Jasifie
1) Patrząc na to od strony "ze nie miejsce na te rozmowe przy dyskusji na temat wdrazania dziecka" - ok to masz racje. Ale z Twojej odpowiedzi zdawkowej nie wynikał ten sens
ew. nie doszukałem się go - stąd komentarz
2) Sliski ma racje w kwesti dlugosci wypowiedzi i pisaniem na koncu eot
- weź to pod uwage
3) Mnie osobiście najbardziej wkręcało do battla to że w lokalnym środowisku było dużo otwartych graczy i nasza "lokalna" zabrzańska liga była bardzo przyjemna, w gronie dobrych znajomych którzy dość otwarcie witali totalne lamki w bitewniaku.

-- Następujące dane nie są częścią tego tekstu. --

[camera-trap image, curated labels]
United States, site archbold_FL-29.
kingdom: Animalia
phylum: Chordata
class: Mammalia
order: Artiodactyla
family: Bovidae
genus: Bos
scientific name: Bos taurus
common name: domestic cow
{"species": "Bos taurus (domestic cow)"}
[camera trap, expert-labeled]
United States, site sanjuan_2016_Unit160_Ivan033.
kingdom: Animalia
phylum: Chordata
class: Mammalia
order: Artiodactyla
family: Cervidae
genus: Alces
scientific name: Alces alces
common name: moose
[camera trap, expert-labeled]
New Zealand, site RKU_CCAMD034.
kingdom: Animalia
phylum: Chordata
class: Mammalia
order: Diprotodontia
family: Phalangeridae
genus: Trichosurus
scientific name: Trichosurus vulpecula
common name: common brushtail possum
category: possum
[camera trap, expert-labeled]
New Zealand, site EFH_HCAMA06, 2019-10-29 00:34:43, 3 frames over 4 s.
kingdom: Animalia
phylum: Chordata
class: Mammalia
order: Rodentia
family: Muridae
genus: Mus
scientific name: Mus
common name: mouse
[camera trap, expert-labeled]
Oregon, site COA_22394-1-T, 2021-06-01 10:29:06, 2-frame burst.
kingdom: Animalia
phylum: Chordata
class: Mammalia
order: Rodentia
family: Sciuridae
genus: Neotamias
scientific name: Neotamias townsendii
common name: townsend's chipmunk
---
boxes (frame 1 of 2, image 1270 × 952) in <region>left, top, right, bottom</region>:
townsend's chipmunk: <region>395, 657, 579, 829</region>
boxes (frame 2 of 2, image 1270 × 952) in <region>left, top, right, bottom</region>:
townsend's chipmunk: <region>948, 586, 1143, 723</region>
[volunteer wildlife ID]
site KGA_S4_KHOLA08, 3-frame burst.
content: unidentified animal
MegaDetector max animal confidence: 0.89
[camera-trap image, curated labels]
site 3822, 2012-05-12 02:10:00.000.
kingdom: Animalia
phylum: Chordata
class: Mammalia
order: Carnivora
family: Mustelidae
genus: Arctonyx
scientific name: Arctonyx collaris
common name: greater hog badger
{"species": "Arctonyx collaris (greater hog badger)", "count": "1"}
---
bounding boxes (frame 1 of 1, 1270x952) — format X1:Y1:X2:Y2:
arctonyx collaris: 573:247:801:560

To było coś co najbardziej mnie nakręcało ( oprócz oczywiscie tego ze 'łąaaaaaaał ten rycerz chaosu na koniu jest sliczny
). Moze dlatego dla mnie tak ważna jest atmosfera w grze, może dlatego też tak mnie drazniło hasło "o sensacji" jakbym był dzieckiem i bym zobaczył grając w sklepie ( nawet towarzysko poza turniejem ) taką scene... to bym więcej nie przychodził do tego miejsca, a biorac pod uwage ze na slasku jest ich mało - to bym przestał grać w system. Więc patrząc od tej strony to jednak Jasifie TROSZKE ma sens pisać o tej sprawie tu i teraz
Zatem:
1) ważne jest by go wkręcic w grono mile i zyczliwe
2) musi odszukać coś interesującego albo w wygladzie modeli, we fluffie, w ich działaniu - w czymkolwiek. Coś go musi w tym zafascynować
3) jeśli to dziecko to nie może ciągle dostawać w dupe... dziecko to troszeczke zniechęca
, więc albo dobrze by było by grał w gronie tez poczatkujacych, albo troszke grac z przymrużeniem oka ( tak jak na pokazowkach, celowo sie np, wystawiasz na szarze by pokazac jak to dziala, ale nie mowisz tego wprost nowicjuszowi
)
Ludzie twierdzący że orboros jest broken cierpią na chroniczny zanik zdrowego rozsądku ;)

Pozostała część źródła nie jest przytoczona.